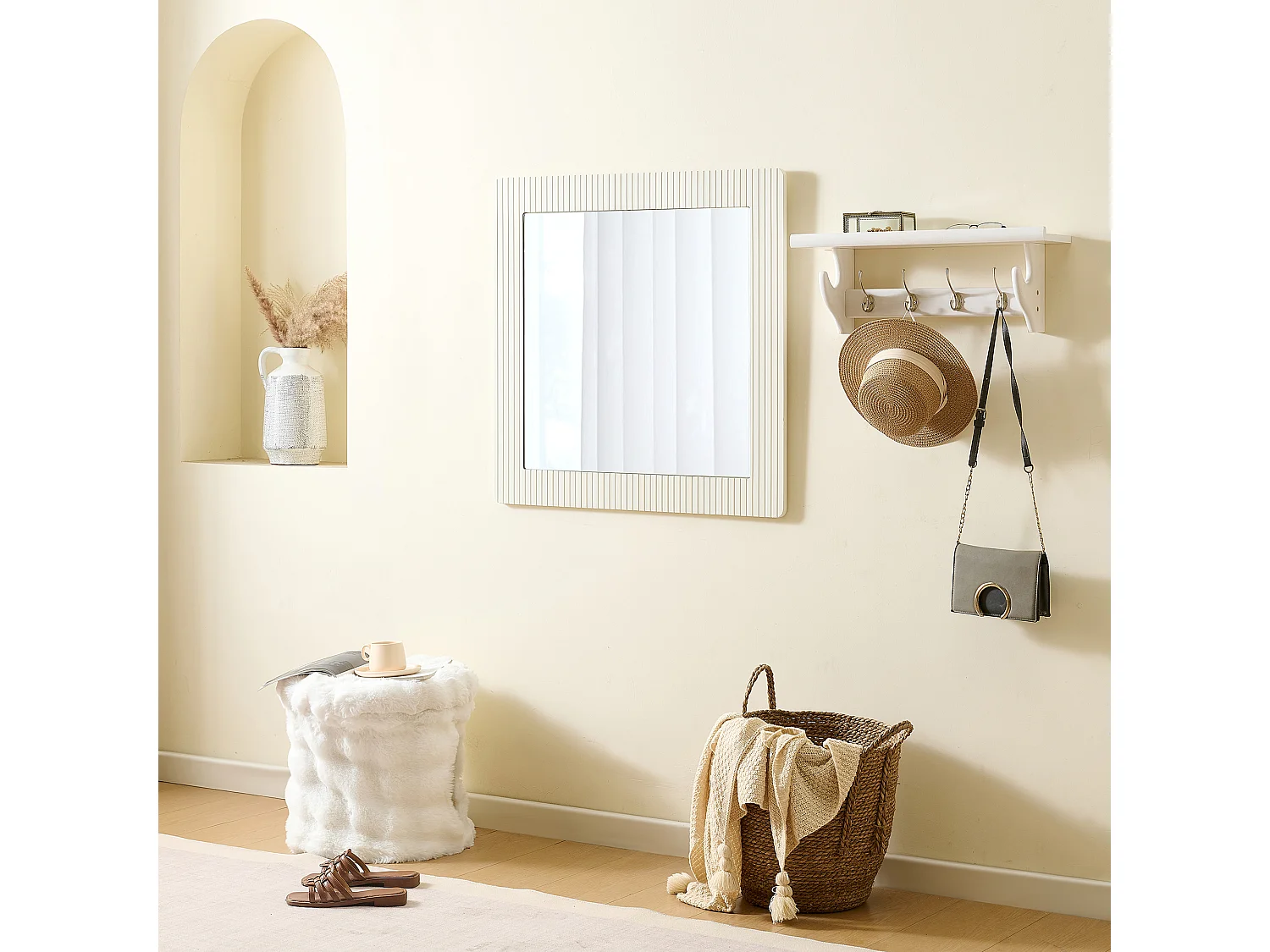 Buffet et miroir modernes - 120 x 40 x 75 cm - commode à 6 tiroirs avec un miroir mura 80 x 80 cm - MDF - blanc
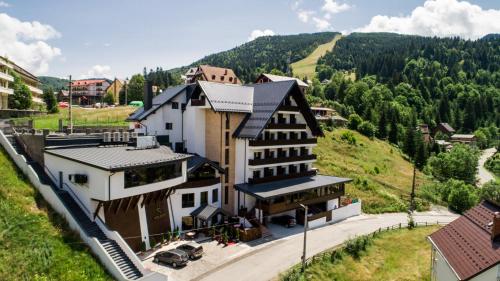 Statjunea BorsaHotel Roman Maramures - Ski & Spa Resort的享有山景的建筑空中景观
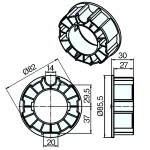 Adapterset für Nutwelle DW85N bis 30Nm für Rohrmotoren Becker Baureihe R Serie  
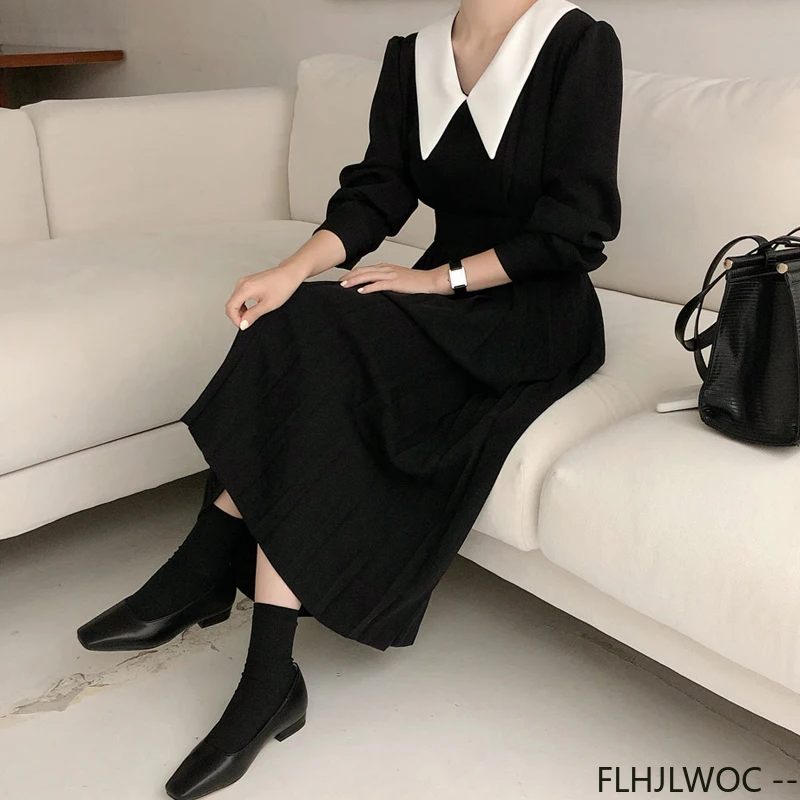 French Design Elegant Black Dresses Hot Sales New Women Short Sleeve Bow Tie Lace-Up White Collar Pleated Dress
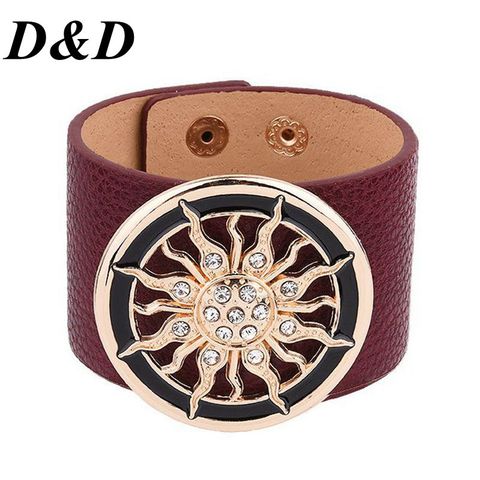 D & D-pulsera de cuero de moda para mujer, brazalete con hebilla de círculo ancho, pulsera ajustable de girasoles, regalo de joyería para mujer ► Foto 1/5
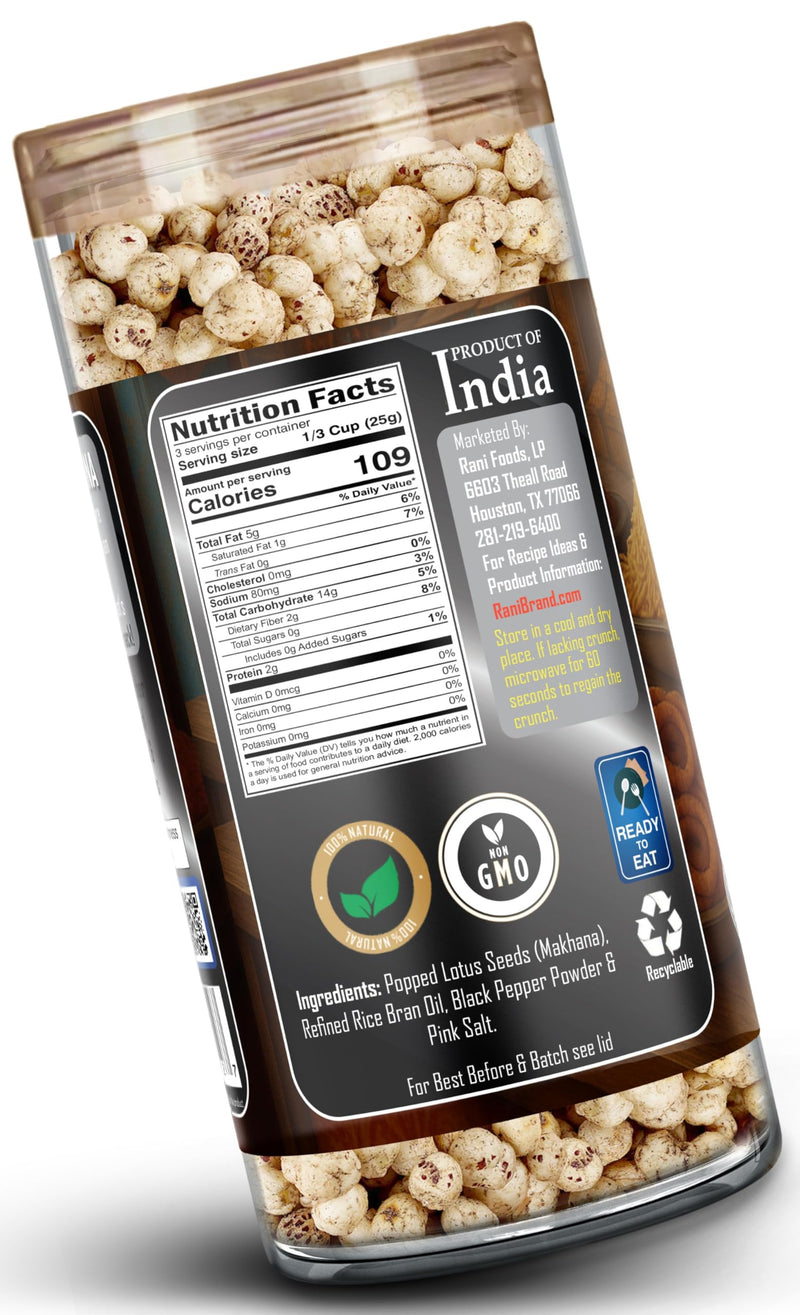 Roasted Makhana, Salt & Pepper Flavor - 2.6oz (75g)  - Rani Brand Authentic Indian Products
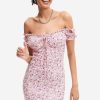 Clearance * Solado Floral Print Off Shoulder Mini Dress Pink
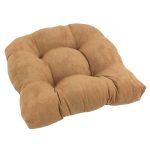 Blazing Needles 19 in. U-Shaped MicroSuede Tufted Dining Chair Cushion, Camel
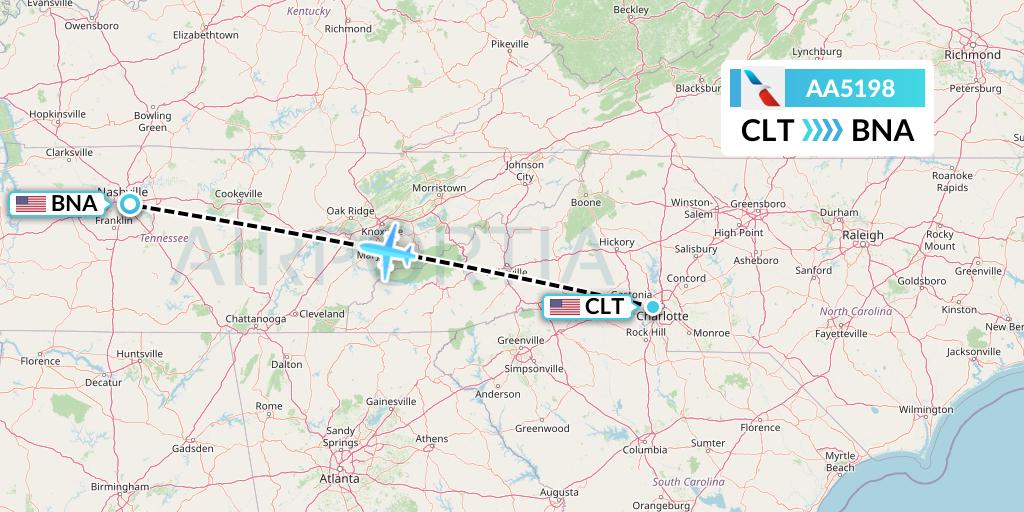 AA5198 American Airlines Flight Map: Charlotte to Nashville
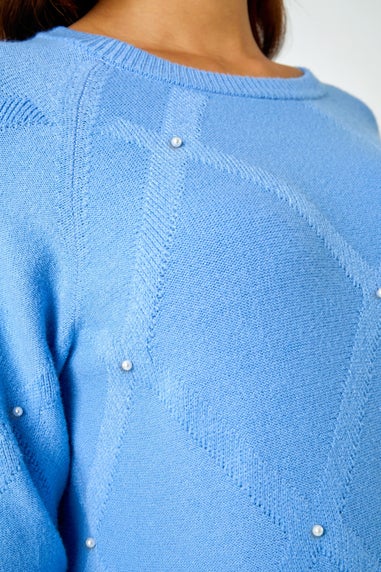 Roman Light Blue Pearl Embellished Jumper Dress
********************
Reproduce every line of the material above word for word, without any of the pictures.

 Buffet et miroir modernes - 120 x 40 x 75 cm - commode à 6 tiroirs avec un miroir mura 80 x 80 cm - MDF - blanc
 Statjunea BorsaHotel Roman Maramures - Ski & Spa Resort的享有山景的建筑空中景观
 Adapterset für Nutwelle DW85N bis 30Nm für Rohrmotoren Becker Baureihe R Serie  
 French Design Elegant Black Dresses Hot Sales New Women Short Sleeve Bow Tie Lace-Up White Collar Pleated Dress
 D & D-pulsera de cuero de moda para mujer, brazalete con hebilla de círculo ancho, pulsera ajustable de girasoles, regalo de joyería para mujer ► Foto 1/5
 Roasted Makhana, Salt & Pepper Flavor - 2.6oz (75g)  - Rani Brand Authentic Indian Products
 Clearance * Solado Floral Print Off Shoulder Mini Dress Pink
 Blazing Needles 19 in. U-Shaped MicroSuede Tufted Dining Chair Cushion, Camel
 AA5198 American Airlines Flight Map: Charlotte to Nashville
 Roman Light Blue Pearl Embellished Jumper Dress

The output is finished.